** CHALLENGE **
Beginning at the line that contains "For green pesto", transcribe the remaining lines of the listing exactly; include the final line and omit everything before.

Scene question records:
□ □ □ □ □
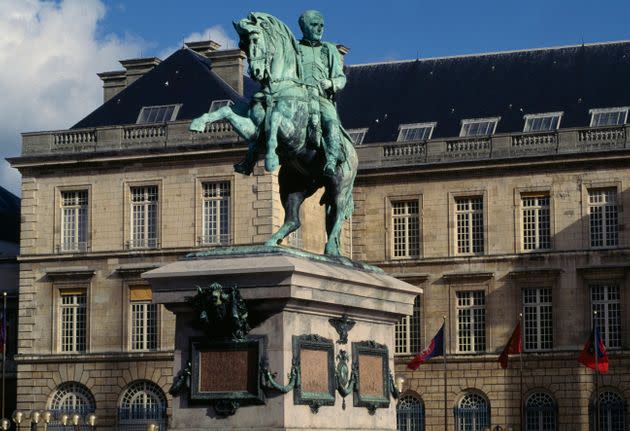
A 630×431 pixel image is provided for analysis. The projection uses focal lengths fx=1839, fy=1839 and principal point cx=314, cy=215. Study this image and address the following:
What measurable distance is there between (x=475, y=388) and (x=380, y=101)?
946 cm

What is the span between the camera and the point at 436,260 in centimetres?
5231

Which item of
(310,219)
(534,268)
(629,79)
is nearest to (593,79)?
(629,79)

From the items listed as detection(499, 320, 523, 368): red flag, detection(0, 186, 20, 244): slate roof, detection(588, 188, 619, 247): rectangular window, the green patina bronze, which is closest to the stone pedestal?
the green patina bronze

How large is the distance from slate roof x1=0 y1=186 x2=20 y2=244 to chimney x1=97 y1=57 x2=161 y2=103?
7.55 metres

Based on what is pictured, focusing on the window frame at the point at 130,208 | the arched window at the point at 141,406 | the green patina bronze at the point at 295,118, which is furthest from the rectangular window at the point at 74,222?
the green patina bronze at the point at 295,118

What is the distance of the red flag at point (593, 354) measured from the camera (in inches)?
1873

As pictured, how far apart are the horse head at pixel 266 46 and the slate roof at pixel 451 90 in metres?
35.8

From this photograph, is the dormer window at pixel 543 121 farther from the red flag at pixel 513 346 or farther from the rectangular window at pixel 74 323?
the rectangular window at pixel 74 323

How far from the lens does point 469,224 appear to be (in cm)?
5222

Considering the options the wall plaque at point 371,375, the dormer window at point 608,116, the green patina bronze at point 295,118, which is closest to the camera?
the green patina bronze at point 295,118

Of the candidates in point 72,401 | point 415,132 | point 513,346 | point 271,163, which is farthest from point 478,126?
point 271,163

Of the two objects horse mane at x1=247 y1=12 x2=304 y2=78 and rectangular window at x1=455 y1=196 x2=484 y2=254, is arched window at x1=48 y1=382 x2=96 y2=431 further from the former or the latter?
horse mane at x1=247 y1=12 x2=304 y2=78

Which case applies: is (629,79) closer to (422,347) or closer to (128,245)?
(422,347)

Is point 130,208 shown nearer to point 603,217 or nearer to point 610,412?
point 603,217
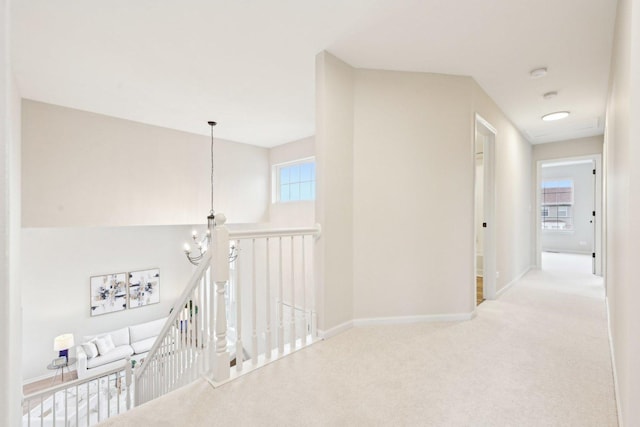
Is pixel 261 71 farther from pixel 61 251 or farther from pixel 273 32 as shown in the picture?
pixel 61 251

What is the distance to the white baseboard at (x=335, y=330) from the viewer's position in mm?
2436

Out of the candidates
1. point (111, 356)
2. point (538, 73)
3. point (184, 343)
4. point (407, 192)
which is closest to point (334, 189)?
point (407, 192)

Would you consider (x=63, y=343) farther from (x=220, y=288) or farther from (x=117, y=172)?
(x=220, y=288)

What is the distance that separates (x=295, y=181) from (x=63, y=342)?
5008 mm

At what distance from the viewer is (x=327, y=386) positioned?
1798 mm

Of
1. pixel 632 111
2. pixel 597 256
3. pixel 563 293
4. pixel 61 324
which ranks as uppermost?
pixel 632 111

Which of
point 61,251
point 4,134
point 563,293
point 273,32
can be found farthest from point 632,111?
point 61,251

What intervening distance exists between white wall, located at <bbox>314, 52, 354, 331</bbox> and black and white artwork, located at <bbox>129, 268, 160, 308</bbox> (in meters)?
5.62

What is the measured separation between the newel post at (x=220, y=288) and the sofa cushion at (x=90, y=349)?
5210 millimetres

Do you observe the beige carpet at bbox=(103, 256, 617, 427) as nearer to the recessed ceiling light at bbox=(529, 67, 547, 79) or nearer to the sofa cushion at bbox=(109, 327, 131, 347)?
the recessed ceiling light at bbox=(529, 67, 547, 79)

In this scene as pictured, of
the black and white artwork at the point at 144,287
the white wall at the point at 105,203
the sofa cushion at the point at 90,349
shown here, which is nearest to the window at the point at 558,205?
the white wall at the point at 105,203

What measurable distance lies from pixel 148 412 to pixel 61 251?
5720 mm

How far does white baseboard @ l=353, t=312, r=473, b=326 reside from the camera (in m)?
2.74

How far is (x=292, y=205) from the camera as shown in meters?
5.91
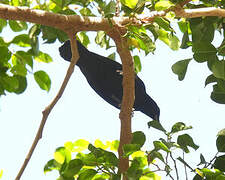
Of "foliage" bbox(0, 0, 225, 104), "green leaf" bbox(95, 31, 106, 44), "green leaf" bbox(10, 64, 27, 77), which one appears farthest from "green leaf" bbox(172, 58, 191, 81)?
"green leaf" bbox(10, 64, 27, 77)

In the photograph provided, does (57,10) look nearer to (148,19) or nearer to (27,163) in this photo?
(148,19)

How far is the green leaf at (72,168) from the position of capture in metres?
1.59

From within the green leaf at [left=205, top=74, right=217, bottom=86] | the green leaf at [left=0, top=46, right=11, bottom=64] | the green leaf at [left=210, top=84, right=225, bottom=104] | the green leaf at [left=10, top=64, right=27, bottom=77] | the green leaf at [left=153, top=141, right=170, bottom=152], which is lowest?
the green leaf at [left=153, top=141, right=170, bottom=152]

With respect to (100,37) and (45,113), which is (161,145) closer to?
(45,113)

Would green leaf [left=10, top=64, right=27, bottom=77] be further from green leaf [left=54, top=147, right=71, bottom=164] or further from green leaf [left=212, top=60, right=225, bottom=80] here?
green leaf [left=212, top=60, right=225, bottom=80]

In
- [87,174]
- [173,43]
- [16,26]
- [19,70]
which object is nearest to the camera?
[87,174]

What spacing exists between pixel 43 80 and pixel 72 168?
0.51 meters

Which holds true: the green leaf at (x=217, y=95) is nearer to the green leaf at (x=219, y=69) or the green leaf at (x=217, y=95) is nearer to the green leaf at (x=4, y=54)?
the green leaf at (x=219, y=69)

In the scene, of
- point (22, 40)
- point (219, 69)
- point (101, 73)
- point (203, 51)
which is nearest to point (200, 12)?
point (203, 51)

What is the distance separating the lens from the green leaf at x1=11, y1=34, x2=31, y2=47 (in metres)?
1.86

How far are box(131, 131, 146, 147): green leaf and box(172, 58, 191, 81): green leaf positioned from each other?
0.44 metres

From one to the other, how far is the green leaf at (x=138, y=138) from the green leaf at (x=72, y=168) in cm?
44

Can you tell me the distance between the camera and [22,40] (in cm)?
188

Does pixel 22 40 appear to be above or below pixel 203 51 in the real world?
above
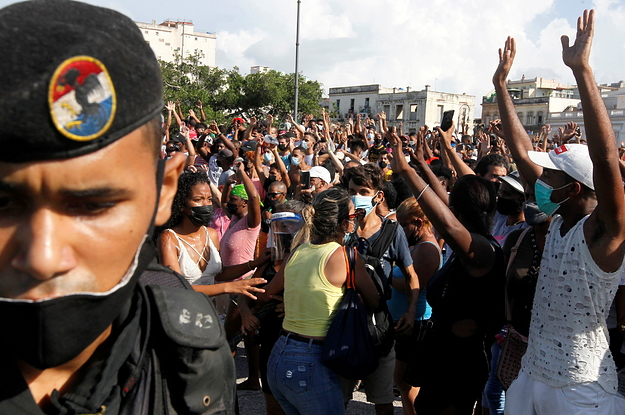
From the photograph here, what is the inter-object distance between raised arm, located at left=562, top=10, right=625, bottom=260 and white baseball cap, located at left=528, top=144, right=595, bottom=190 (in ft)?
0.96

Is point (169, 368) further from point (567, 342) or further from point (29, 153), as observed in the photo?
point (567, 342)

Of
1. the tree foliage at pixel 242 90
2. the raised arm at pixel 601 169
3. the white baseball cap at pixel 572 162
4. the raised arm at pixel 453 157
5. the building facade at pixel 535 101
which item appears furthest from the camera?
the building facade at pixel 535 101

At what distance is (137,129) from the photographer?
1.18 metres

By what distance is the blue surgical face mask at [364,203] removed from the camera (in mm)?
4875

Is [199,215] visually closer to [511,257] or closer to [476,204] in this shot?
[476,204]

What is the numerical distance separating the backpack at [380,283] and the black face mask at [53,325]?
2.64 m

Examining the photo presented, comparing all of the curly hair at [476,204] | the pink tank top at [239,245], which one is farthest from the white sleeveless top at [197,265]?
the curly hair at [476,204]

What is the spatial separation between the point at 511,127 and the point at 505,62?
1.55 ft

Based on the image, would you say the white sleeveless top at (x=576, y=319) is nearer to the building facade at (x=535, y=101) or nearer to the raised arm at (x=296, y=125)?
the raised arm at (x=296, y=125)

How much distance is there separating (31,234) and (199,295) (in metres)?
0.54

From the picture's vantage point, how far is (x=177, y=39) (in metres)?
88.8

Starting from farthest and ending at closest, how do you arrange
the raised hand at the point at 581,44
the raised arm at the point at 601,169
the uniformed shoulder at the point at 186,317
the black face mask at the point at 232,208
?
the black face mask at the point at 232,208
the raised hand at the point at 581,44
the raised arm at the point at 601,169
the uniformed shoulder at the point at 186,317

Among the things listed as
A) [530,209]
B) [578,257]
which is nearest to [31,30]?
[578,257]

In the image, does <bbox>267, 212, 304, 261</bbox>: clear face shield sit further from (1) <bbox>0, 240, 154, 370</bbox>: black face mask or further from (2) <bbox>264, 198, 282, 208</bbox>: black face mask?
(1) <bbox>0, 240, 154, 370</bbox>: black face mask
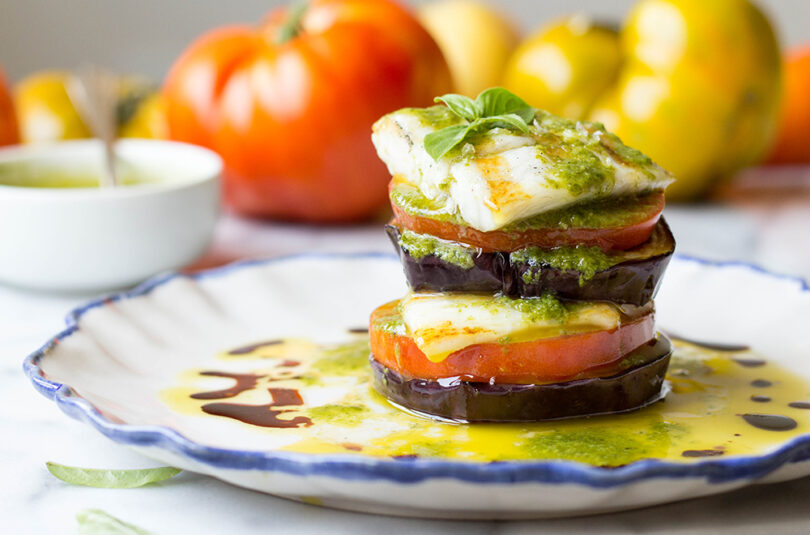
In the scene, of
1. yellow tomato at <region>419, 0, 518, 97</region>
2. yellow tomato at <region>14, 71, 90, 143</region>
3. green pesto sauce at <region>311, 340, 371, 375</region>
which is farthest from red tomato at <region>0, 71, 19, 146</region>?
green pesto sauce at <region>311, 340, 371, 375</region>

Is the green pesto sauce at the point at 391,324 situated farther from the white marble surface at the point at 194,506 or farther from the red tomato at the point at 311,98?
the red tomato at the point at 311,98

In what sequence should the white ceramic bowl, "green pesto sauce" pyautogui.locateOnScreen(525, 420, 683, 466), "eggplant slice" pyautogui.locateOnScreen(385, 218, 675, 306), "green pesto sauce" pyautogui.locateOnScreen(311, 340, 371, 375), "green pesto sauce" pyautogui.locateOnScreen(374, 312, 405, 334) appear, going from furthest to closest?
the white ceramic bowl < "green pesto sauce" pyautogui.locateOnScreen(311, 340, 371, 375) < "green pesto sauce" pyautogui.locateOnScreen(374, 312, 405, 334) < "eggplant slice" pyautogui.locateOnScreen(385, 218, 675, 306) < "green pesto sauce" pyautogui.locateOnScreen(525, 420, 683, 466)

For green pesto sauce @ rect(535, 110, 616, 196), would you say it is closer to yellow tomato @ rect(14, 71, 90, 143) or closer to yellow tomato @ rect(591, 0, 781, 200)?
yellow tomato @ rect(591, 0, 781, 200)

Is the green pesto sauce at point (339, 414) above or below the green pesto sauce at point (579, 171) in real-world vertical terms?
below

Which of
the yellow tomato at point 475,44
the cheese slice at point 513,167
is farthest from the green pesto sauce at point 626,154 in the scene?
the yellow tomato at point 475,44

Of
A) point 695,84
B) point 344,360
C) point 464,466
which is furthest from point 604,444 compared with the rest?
□ □ □ □ □
** REPLY TO THE EXERCISE **
For green pesto sauce @ rect(535, 110, 616, 196), would you say it is closer to yellow tomato @ rect(14, 71, 90, 143) or closer to yellow tomato @ rect(591, 0, 781, 200)?
yellow tomato @ rect(591, 0, 781, 200)

Is the green pesto sauce at point (339, 414) above or below the green pesto sauce at point (579, 171) in real-world vertical terms?
below

Which of
the yellow tomato at point 475,44
the cheese slice at point 513,167
is farthest from the green pesto sauce at point 626,154 in the scene?
the yellow tomato at point 475,44

Of
A) point 695,84
B) point 344,360
C) point 464,466
which is furthest from point 604,444 compared with the rest?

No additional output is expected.